A bill that would allow for a limited number of new bed-and-breakfast permits to be issued on Oahu while establishing stiffer fines for unlawful vacation rentals soon will go before the City Council.
The Council instructed the city Department of Planning and Permitting to come up with a proposal to deal with the rapid expansion of bed-and-breakfast operations. The department’s acting director, Kathy Sokugawa, said she is working on a bill that will be sent to lawmakers.
How many new permits would be allowed has not been determined, she told the Star-Advertiser, and the proposal may set limits for individual districts rather than a single total for the entire island.
“It could be a saturation point in a neighborhood, in a district,” or some other area “so that you don’t have essentially a village of them all clustered together,” Sokugawa said. “We want to spread them out so that they don’t overwhelm the character of our neighborhoods.”
The City Council has struggled for decades to come up with a policy on how to deal with the bed-and-breakfast issue. Permits for new vacation rentals, except in resort-zoned districts, have not been been issued by the city since 1989, a detail that has not deterred hundreds of illegal ones from operating.
A 2017 study by the Hawaii Tourism Authority estimated there are 23,000 vacation rental units statewide, a 35 percent increase over two years.
B&B supporters say renting out space in their homes helps cash-strapped residents cope with the high cost of living in Hawaii. Proponents also say the B&Bs offer a popular alternative for visitors to Hawaii’s shores and have helped keep tourism growing in the state.
Opponents argue the operations are a growing blight on residential neighborhoods, eating into the available long-term rental inventory during a severe housing shortage and often overburdening roads, water and sewer lines and other infrastructure.
“I am personally not going to support or (put forward) a bill to allow any more short-term rentals if it doesn’t have a strong set of new enforcement tools,” Sokugawa said. “That is what we’ve prepared.”
Sokugawa added that a vacation rental advisory group and other key stakeholders will be see the proposal “by the end of this month or early next month.”
A bill now moving through the state Legislature aims to better regulate vacation rentals by giving the counties more powerful enforcement tools.
Sokugawa said she’s hopeful that House Bill 2605 includes stronger civil fines (starting at $25,000 per violation) and authorizes the counties to “disgorge” all profits property owners collect unlawfully.
“I don’t know if people will stop doing it, but I would think twice about doing this if you could lose all the profits you make on this plus a minimum fine of $25,000,” she said.
Sokugawa said what happens at the state Capitol won’t affect what her department is working on.
“We’d like (a state bill) to move forward, but we’re not sure we need one to move forward with our own,” she said. “We’re not waiting for that bill to pass.”
In related news, the Hawai‘i Appleseed Center for Law and Economic Justice last week released a report on the impacts vacation rentals are having on state’s the housing market and economy.

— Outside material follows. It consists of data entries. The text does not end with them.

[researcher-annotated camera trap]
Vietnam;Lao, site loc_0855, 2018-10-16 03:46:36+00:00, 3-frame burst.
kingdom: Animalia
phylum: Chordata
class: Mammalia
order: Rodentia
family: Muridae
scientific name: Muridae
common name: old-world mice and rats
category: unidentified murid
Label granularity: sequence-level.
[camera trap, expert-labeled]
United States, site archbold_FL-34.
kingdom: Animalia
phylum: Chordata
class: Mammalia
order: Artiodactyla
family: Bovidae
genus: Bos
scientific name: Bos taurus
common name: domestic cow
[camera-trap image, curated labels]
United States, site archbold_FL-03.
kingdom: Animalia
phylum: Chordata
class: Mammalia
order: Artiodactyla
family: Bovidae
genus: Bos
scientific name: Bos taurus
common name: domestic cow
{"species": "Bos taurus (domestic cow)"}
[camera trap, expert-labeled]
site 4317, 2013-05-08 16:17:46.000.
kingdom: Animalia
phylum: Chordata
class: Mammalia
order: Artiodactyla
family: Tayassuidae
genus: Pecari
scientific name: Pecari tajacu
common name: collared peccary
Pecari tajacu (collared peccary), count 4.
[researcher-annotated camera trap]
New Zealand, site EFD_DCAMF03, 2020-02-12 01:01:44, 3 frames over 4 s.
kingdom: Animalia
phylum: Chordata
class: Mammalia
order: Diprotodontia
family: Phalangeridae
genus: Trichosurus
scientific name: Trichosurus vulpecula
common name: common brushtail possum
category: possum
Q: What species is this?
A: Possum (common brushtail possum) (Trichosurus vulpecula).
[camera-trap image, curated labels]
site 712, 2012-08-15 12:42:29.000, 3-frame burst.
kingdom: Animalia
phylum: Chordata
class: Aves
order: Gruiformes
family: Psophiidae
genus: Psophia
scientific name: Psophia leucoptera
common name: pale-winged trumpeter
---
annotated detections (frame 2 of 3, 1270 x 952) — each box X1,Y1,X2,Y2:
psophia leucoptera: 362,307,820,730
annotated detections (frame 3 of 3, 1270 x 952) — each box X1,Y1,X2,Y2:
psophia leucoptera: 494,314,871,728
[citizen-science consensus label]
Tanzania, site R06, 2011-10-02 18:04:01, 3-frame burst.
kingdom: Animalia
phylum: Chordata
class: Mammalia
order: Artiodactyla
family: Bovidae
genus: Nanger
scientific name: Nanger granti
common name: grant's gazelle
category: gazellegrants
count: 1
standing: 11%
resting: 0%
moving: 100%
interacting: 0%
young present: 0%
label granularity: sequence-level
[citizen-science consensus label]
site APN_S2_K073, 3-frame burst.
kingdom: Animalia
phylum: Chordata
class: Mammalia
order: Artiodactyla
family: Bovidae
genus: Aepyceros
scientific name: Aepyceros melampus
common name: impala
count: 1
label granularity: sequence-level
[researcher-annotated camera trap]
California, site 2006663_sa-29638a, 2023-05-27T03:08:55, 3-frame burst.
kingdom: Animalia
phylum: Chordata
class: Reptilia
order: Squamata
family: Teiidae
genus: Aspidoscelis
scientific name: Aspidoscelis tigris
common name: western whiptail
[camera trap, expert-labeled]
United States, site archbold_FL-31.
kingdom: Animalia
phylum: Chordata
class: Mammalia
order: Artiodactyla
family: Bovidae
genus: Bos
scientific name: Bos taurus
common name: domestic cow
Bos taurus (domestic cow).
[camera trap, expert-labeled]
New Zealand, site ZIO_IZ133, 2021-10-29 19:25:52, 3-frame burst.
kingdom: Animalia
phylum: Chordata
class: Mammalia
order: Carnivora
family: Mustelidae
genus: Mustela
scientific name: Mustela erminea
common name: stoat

The report said one in every 24 housing units in Hawaii is being used as a vacation rental, taking a bite out of available housing inventory for Hawaii residents.
“Families who have lived in Hawai‘i for generations are being displaced from their homes and their islands by a steady flow of short-term visitors,” the Appleseed report concluded.
The report estimated that at least 52 percent of vacation rentals are owned by nonresidents, and that between 74 percent and 93 percent were for entire houses or condominiums.
The report recommended, among other things, that there be increased enforcement, new laws that would make advertising an illegal site the trigger for citations, fines for platforms that advertise illegal rentals, and a requirement for the platforms to identify illegal operators.